Pewter looked quite shocked. “Oh, no. He was quite astute. He had been playing the stock market for a lot longer than I’ve known him, although I understood he had a bit of trouble in Splotvia. He floated a company to exploit mineral rights, but a left-wing government took power and nationalized the land.
Badly
burned.”

Pewter paused for a moment and played absently with a pencil from his desk.

“So what was he up to?” asked Jack.

“I have no idea,” replied the stockbroker. “He became obsessed with Spongg’s about eighteen months ago. I never found out why. Spongg’s
will
go under; it’s only a question of time. Unless,” he added, “there was
another
plan.”

“Such as?” returned Jack, craning forward and lowering his voice.

Mr. Pewter fixed him with a steely gaze. “Winsum and Loosum Pharmaceuticals would have paid a lot of money to get hold of the shares. They’ve been trying to take over Spongg’s for years. They might pay him a good return on his investment.”

“How much?”

“Today? Ten million. Fifteen if he got Grundy in a generous mood. But I must say if that was his plan, I’m surprised he left it so long. Spongg’s demise is pretty much inevitable, and Winsum and Loosum can just wait until it goes and then pick up the pieces.”

“Solomon Grundy was at the Spongg benefit, wasn’t he?”

“He never misses them, Inspector. Along with Randolph Spongg and the Quangle-Wangle, he’s Reading’s most generous philanthropist.
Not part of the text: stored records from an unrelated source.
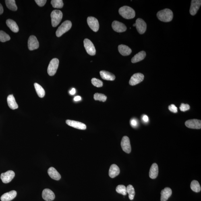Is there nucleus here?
<instances>
[{
  "label": "nucleus",
  "instance_id": "1",
  "mask_svg": "<svg viewBox=\"0 0 201 201\" xmlns=\"http://www.w3.org/2000/svg\"><path fill=\"white\" fill-rule=\"evenodd\" d=\"M157 17L162 22H169L173 20V13L170 9H165L158 12L157 13Z\"/></svg>",
  "mask_w": 201,
  "mask_h": 201
},
{
  "label": "nucleus",
  "instance_id": "2",
  "mask_svg": "<svg viewBox=\"0 0 201 201\" xmlns=\"http://www.w3.org/2000/svg\"><path fill=\"white\" fill-rule=\"evenodd\" d=\"M119 12V14L125 19H133L135 16V12L134 9L127 6L120 7Z\"/></svg>",
  "mask_w": 201,
  "mask_h": 201
},
{
  "label": "nucleus",
  "instance_id": "3",
  "mask_svg": "<svg viewBox=\"0 0 201 201\" xmlns=\"http://www.w3.org/2000/svg\"><path fill=\"white\" fill-rule=\"evenodd\" d=\"M63 13L61 11L58 10H55L51 13L52 26L54 27L58 25L62 18Z\"/></svg>",
  "mask_w": 201,
  "mask_h": 201
},
{
  "label": "nucleus",
  "instance_id": "4",
  "mask_svg": "<svg viewBox=\"0 0 201 201\" xmlns=\"http://www.w3.org/2000/svg\"><path fill=\"white\" fill-rule=\"evenodd\" d=\"M71 26H72V24L71 21L68 20L65 21L57 29L56 32V35L57 37H60L65 32L70 30Z\"/></svg>",
  "mask_w": 201,
  "mask_h": 201
},
{
  "label": "nucleus",
  "instance_id": "5",
  "mask_svg": "<svg viewBox=\"0 0 201 201\" xmlns=\"http://www.w3.org/2000/svg\"><path fill=\"white\" fill-rule=\"evenodd\" d=\"M59 65V60L57 58H54L50 61L47 68V72L50 76H53L56 72Z\"/></svg>",
  "mask_w": 201,
  "mask_h": 201
},
{
  "label": "nucleus",
  "instance_id": "6",
  "mask_svg": "<svg viewBox=\"0 0 201 201\" xmlns=\"http://www.w3.org/2000/svg\"><path fill=\"white\" fill-rule=\"evenodd\" d=\"M84 46L87 53L91 56H94L96 54L95 47L90 40L85 39L84 41Z\"/></svg>",
  "mask_w": 201,
  "mask_h": 201
},
{
  "label": "nucleus",
  "instance_id": "7",
  "mask_svg": "<svg viewBox=\"0 0 201 201\" xmlns=\"http://www.w3.org/2000/svg\"><path fill=\"white\" fill-rule=\"evenodd\" d=\"M144 78V75L142 73H135L133 75L129 81V84L131 86H134L142 82Z\"/></svg>",
  "mask_w": 201,
  "mask_h": 201
},
{
  "label": "nucleus",
  "instance_id": "8",
  "mask_svg": "<svg viewBox=\"0 0 201 201\" xmlns=\"http://www.w3.org/2000/svg\"><path fill=\"white\" fill-rule=\"evenodd\" d=\"M135 24V27L139 33L144 34L146 30L147 25L145 21L141 18L137 19Z\"/></svg>",
  "mask_w": 201,
  "mask_h": 201
},
{
  "label": "nucleus",
  "instance_id": "9",
  "mask_svg": "<svg viewBox=\"0 0 201 201\" xmlns=\"http://www.w3.org/2000/svg\"><path fill=\"white\" fill-rule=\"evenodd\" d=\"M121 145L123 150L127 154L131 152V146L130 140L128 137L124 136L121 141Z\"/></svg>",
  "mask_w": 201,
  "mask_h": 201
},
{
  "label": "nucleus",
  "instance_id": "10",
  "mask_svg": "<svg viewBox=\"0 0 201 201\" xmlns=\"http://www.w3.org/2000/svg\"><path fill=\"white\" fill-rule=\"evenodd\" d=\"M15 174L12 171L9 170L2 173L1 179L3 183L6 184L10 183L15 177Z\"/></svg>",
  "mask_w": 201,
  "mask_h": 201
},
{
  "label": "nucleus",
  "instance_id": "11",
  "mask_svg": "<svg viewBox=\"0 0 201 201\" xmlns=\"http://www.w3.org/2000/svg\"><path fill=\"white\" fill-rule=\"evenodd\" d=\"M87 23L91 29L94 32H97L99 28V24L97 19L92 17H88Z\"/></svg>",
  "mask_w": 201,
  "mask_h": 201
},
{
  "label": "nucleus",
  "instance_id": "12",
  "mask_svg": "<svg viewBox=\"0 0 201 201\" xmlns=\"http://www.w3.org/2000/svg\"><path fill=\"white\" fill-rule=\"evenodd\" d=\"M28 49L30 50L37 49L39 47V44L37 38L34 36H31L28 40Z\"/></svg>",
  "mask_w": 201,
  "mask_h": 201
},
{
  "label": "nucleus",
  "instance_id": "13",
  "mask_svg": "<svg viewBox=\"0 0 201 201\" xmlns=\"http://www.w3.org/2000/svg\"><path fill=\"white\" fill-rule=\"evenodd\" d=\"M185 125L189 128L199 129L201 128V121L197 119L190 120L185 122Z\"/></svg>",
  "mask_w": 201,
  "mask_h": 201
},
{
  "label": "nucleus",
  "instance_id": "14",
  "mask_svg": "<svg viewBox=\"0 0 201 201\" xmlns=\"http://www.w3.org/2000/svg\"><path fill=\"white\" fill-rule=\"evenodd\" d=\"M112 27L114 31L118 32H124L127 30L126 27L124 24L117 21H113Z\"/></svg>",
  "mask_w": 201,
  "mask_h": 201
},
{
  "label": "nucleus",
  "instance_id": "15",
  "mask_svg": "<svg viewBox=\"0 0 201 201\" xmlns=\"http://www.w3.org/2000/svg\"><path fill=\"white\" fill-rule=\"evenodd\" d=\"M201 5L200 0H192L191 2L190 12L191 15L194 16L198 12Z\"/></svg>",
  "mask_w": 201,
  "mask_h": 201
},
{
  "label": "nucleus",
  "instance_id": "16",
  "mask_svg": "<svg viewBox=\"0 0 201 201\" xmlns=\"http://www.w3.org/2000/svg\"><path fill=\"white\" fill-rule=\"evenodd\" d=\"M66 123L69 126L80 130H84L86 129V125L80 122L67 120H66Z\"/></svg>",
  "mask_w": 201,
  "mask_h": 201
},
{
  "label": "nucleus",
  "instance_id": "17",
  "mask_svg": "<svg viewBox=\"0 0 201 201\" xmlns=\"http://www.w3.org/2000/svg\"><path fill=\"white\" fill-rule=\"evenodd\" d=\"M42 198L46 201H51L54 200L55 196V194L49 189H44L42 192Z\"/></svg>",
  "mask_w": 201,
  "mask_h": 201
},
{
  "label": "nucleus",
  "instance_id": "18",
  "mask_svg": "<svg viewBox=\"0 0 201 201\" xmlns=\"http://www.w3.org/2000/svg\"><path fill=\"white\" fill-rule=\"evenodd\" d=\"M17 195L16 191L12 190L2 195L1 199L2 201H10L16 197Z\"/></svg>",
  "mask_w": 201,
  "mask_h": 201
},
{
  "label": "nucleus",
  "instance_id": "19",
  "mask_svg": "<svg viewBox=\"0 0 201 201\" xmlns=\"http://www.w3.org/2000/svg\"><path fill=\"white\" fill-rule=\"evenodd\" d=\"M48 174L51 179L56 180H59L61 177L58 172L54 167H51L48 170Z\"/></svg>",
  "mask_w": 201,
  "mask_h": 201
},
{
  "label": "nucleus",
  "instance_id": "20",
  "mask_svg": "<svg viewBox=\"0 0 201 201\" xmlns=\"http://www.w3.org/2000/svg\"><path fill=\"white\" fill-rule=\"evenodd\" d=\"M120 170L118 166L113 164L111 166L109 171V176L111 178H114L119 174Z\"/></svg>",
  "mask_w": 201,
  "mask_h": 201
},
{
  "label": "nucleus",
  "instance_id": "21",
  "mask_svg": "<svg viewBox=\"0 0 201 201\" xmlns=\"http://www.w3.org/2000/svg\"><path fill=\"white\" fill-rule=\"evenodd\" d=\"M172 194L171 189L169 187H166L162 190L161 193V201H167L170 198Z\"/></svg>",
  "mask_w": 201,
  "mask_h": 201
},
{
  "label": "nucleus",
  "instance_id": "22",
  "mask_svg": "<svg viewBox=\"0 0 201 201\" xmlns=\"http://www.w3.org/2000/svg\"><path fill=\"white\" fill-rule=\"evenodd\" d=\"M100 75L101 78L104 80L113 81L115 78V75L113 73L105 71H100Z\"/></svg>",
  "mask_w": 201,
  "mask_h": 201
},
{
  "label": "nucleus",
  "instance_id": "23",
  "mask_svg": "<svg viewBox=\"0 0 201 201\" xmlns=\"http://www.w3.org/2000/svg\"><path fill=\"white\" fill-rule=\"evenodd\" d=\"M118 50L119 53L123 56H129L132 52L130 47L123 44H121L118 46Z\"/></svg>",
  "mask_w": 201,
  "mask_h": 201
},
{
  "label": "nucleus",
  "instance_id": "24",
  "mask_svg": "<svg viewBox=\"0 0 201 201\" xmlns=\"http://www.w3.org/2000/svg\"><path fill=\"white\" fill-rule=\"evenodd\" d=\"M7 104L9 108L12 110L18 109V106L12 95H10L7 97Z\"/></svg>",
  "mask_w": 201,
  "mask_h": 201
},
{
  "label": "nucleus",
  "instance_id": "25",
  "mask_svg": "<svg viewBox=\"0 0 201 201\" xmlns=\"http://www.w3.org/2000/svg\"><path fill=\"white\" fill-rule=\"evenodd\" d=\"M158 174V167L156 163L152 164L150 169L149 175L150 178L155 179L157 177Z\"/></svg>",
  "mask_w": 201,
  "mask_h": 201
},
{
  "label": "nucleus",
  "instance_id": "26",
  "mask_svg": "<svg viewBox=\"0 0 201 201\" xmlns=\"http://www.w3.org/2000/svg\"><path fill=\"white\" fill-rule=\"evenodd\" d=\"M146 56V52L144 51H141L136 54L132 59H131V62L132 63H136L138 62L143 60L145 57Z\"/></svg>",
  "mask_w": 201,
  "mask_h": 201
},
{
  "label": "nucleus",
  "instance_id": "27",
  "mask_svg": "<svg viewBox=\"0 0 201 201\" xmlns=\"http://www.w3.org/2000/svg\"><path fill=\"white\" fill-rule=\"evenodd\" d=\"M6 24L7 26L12 32H18L19 30L18 27L15 21L11 19H8L6 21Z\"/></svg>",
  "mask_w": 201,
  "mask_h": 201
},
{
  "label": "nucleus",
  "instance_id": "28",
  "mask_svg": "<svg viewBox=\"0 0 201 201\" xmlns=\"http://www.w3.org/2000/svg\"><path fill=\"white\" fill-rule=\"evenodd\" d=\"M35 88L37 93L40 98H43L45 96V92L43 88L37 83H35L34 84Z\"/></svg>",
  "mask_w": 201,
  "mask_h": 201
},
{
  "label": "nucleus",
  "instance_id": "29",
  "mask_svg": "<svg viewBox=\"0 0 201 201\" xmlns=\"http://www.w3.org/2000/svg\"><path fill=\"white\" fill-rule=\"evenodd\" d=\"M5 2L6 5L8 9L13 11H16L17 10V7L15 0H6Z\"/></svg>",
  "mask_w": 201,
  "mask_h": 201
},
{
  "label": "nucleus",
  "instance_id": "30",
  "mask_svg": "<svg viewBox=\"0 0 201 201\" xmlns=\"http://www.w3.org/2000/svg\"><path fill=\"white\" fill-rule=\"evenodd\" d=\"M190 187L191 190L194 192L198 193L200 191V185L198 181L193 180L191 183Z\"/></svg>",
  "mask_w": 201,
  "mask_h": 201
},
{
  "label": "nucleus",
  "instance_id": "31",
  "mask_svg": "<svg viewBox=\"0 0 201 201\" xmlns=\"http://www.w3.org/2000/svg\"><path fill=\"white\" fill-rule=\"evenodd\" d=\"M127 192L128 193L129 197L130 200H133L134 198L135 192L134 187L132 185H129L126 187Z\"/></svg>",
  "mask_w": 201,
  "mask_h": 201
},
{
  "label": "nucleus",
  "instance_id": "32",
  "mask_svg": "<svg viewBox=\"0 0 201 201\" xmlns=\"http://www.w3.org/2000/svg\"><path fill=\"white\" fill-rule=\"evenodd\" d=\"M52 6L54 8H61L63 6V3L62 0H52L51 2Z\"/></svg>",
  "mask_w": 201,
  "mask_h": 201
},
{
  "label": "nucleus",
  "instance_id": "33",
  "mask_svg": "<svg viewBox=\"0 0 201 201\" xmlns=\"http://www.w3.org/2000/svg\"><path fill=\"white\" fill-rule=\"evenodd\" d=\"M11 39L10 37L5 32L0 31V42H5Z\"/></svg>",
  "mask_w": 201,
  "mask_h": 201
},
{
  "label": "nucleus",
  "instance_id": "34",
  "mask_svg": "<svg viewBox=\"0 0 201 201\" xmlns=\"http://www.w3.org/2000/svg\"><path fill=\"white\" fill-rule=\"evenodd\" d=\"M116 191L117 192L125 196L127 194L126 187L123 185H118L116 188Z\"/></svg>",
  "mask_w": 201,
  "mask_h": 201
},
{
  "label": "nucleus",
  "instance_id": "35",
  "mask_svg": "<svg viewBox=\"0 0 201 201\" xmlns=\"http://www.w3.org/2000/svg\"><path fill=\"white\" fill-rule=\"evenodd\" d=\"M94 99L96 100H99L100 101L105 102L107 100V96L103 94L96 93L94 95Z\"/></svg>",
  "mask_w": 201,
  "mask_h": 201
},
{
  "label": "nucleus",
  "instance_id": "36",
  "mask_svg": "<svg viewBox=\"0 0 201 201\" xmlns=\"http://www.w3.org/2000/svg\"><path fill=\"white\" fill-rule=\"evenodd\" d=\"M92 84L96 87H101L103 86V82L101 81L96 78H92L91 80Z\"/></svg>",
  "mask_w": 201,
  "mask_h": 201
},
{
  "label": "nucleus",
  "instance_id": "37",
  "mask_svg": "<svg viewBox=\"0 0 201 201\" xmlns=\"http://www.w3.org/2000/svg\"><path fill=\"white\" fill-rule=\"evenodd\" d=\"M179 109L181 111H186L190 109V106L188 104L182 103L179 107Z\"/></svg>",
  "mask_w": 201,
  "mask_h": 201
},
{
  "label": "nucleus",
  "instance_id": "38",
  "mask_svg": "<svg viewBox=\"0 0 201 201\" xmlns=\"http://www.w3.org/2000/svg\"><path fill=\"white\" fill-rule=\"evenodd\" d=\"M169 109L170 111L173 112V113H177V108L176 107V106L175 105H174V104H171L170 105H169Z\"/></svg>",
  "mask_w": 201,
  "mask_h": 201
},
{
  "label": "nucleus",
  "instance_id": "39",
  "mask_svg": "<svg viewBox=\"0 0 201 201\" xmlns=\"http://www.w3.org/2000/svg\"><path fill=\"white\" fill-rule=\"evenodd\" d=\"M37 4L39 6L42 7L44 6L45 5L47 1L46 0H35V1Z\"/></svg>",
  "mask_w": 201,
  "mask_h": 201
},
{
  "label": "nucleus",
  "instance_id": "40",
  "mask_svg": "<svg viewBox=\"0 0 201 201\" xmlns=\"http://www.w3.org/2000/svg\"><path fill=\"white\" fill-rule=\"evenodd\" d=\"M130 125L133 127H136L138 125V121L136 119H133L131 120Z\"/></svg>",
  "mask_w": 201,
  "mask_h": 201
},
{
  "label": "nucleus",
  "instance_id": "41",
  "mask_svg": "<svg viewBox=\"0 0 201 201\" xmlns=\"http://www.w3.org/2000/svg\"><path fill=\"white\" fill-rule=\"evenodd\" d=\"M142 120L144 122L147 123L149 121V118L147 115H143L142 118Z\"/></svg>",
  "mask_w": 201,
  "mask_h": 201
},
{
  "label": "nucleus",
  "instance_id": "42",
  "mask_svg": "<svg viewBox=\"0 0 201 201\" xmlns=\"http://www.w3.org/2000/svg\"><path fill=\"white\" fill-rule=\"evenodd\" d=\"M81 100V98L80 96H75V97L74 98V100L75 101H79V100Z\"/></svg>",
  "mask_w": 201,
  "mask_h": 201
},
{
  "label": "nucleus",
  "instance_id": "43",
  "mask_svg": "<svg viewBox=\"0 0 201 201\" xmlns=\"http://www.w3.org/2000/svg\"><path fill=\"white\" fill-rule=\"evenodd\" d=\"M75 93H76V90H75L74 88H73L70 91V94L71 95H73Z\"/></svg>",
  "mask_w": 201,
  "mask_h": 201
},
{
  "label": "nucleus",
  "instance_id": "44",
  "mask_svg": "<svg viewBox=\"0 0 201 201\" xmlns=\"http://www.w3.org/2000/svg\"><path fill=\"white\" fill-rule=\"evenodd\" d=\"M3 12V9L2 6L0 3V15L2 14Z\"/></svg>",
  "mask_w": 201,
  "mask_h": 201
},
{
  "label": "nucleus",
  "instance_id": "45",
  "mask_svg": "<svg viewBox=\"0 0 201 201\" xmlns=\"http://www.w3.org/2000/svg\"><path fill=\"white\" fill-rule=\"evenodd\" d=\"M133 27H135V24H134L133 25Z\"/></svg>",
  "mask_w": 201,
  "mask_h": 201
}]
</instances>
Did you know that he
personally
paid forty million pounds to keep the Sacred Gonga in Reading when the museum threatened to sell it?”

“Of course,” said Jack, “everyone knows. Thank you for your time, Mr. Pewter. You’ve been most helpful.”

“Delighted to be of service, Inspector. I am always here if you need to talk again.”

Mr. Pewter saw them to the door, and they walked back to the Allegro.

 

“You can drive,” said Jack, tossing the car keys to Mary.

She got in and looked around the spartan controls dubiously.

“Seventies design classic,” said Jack. “The Allegro was a lot better than people give it credit for. The clutch is on the way out, so it bites high, and don’t be too aggressive with the turn signal—I broke it the other day, and I’m still awaiting a replacement.”

She turned the key, and the little engine burst into life. Jack was right, the clutch did bite high, but aside from that it drove very well—and with a surprisingly comfortable ride, too.

“Hydrogas suspension,” commented Jack when Mary asked. “Best thing about it.”

“So,” said Mary as they made their way back towards the city center, “Humpty was buying shares in a company that is heading rapidly downhill—why do you suppose that is?”

“I don’t know. Perhaps he wanted a staff discount on corn plasters. Perhaps he liked Randolph. Perhaps he’d gone mad. Speaking of which, let’s see if we can get any sense out of Dr. Quatt. But not quite yet. Take a right here and pull up outside Argos. I said I’d drop in and check out the Sacred Gonga Visitors’ Center—we’re on duty there Saturday.”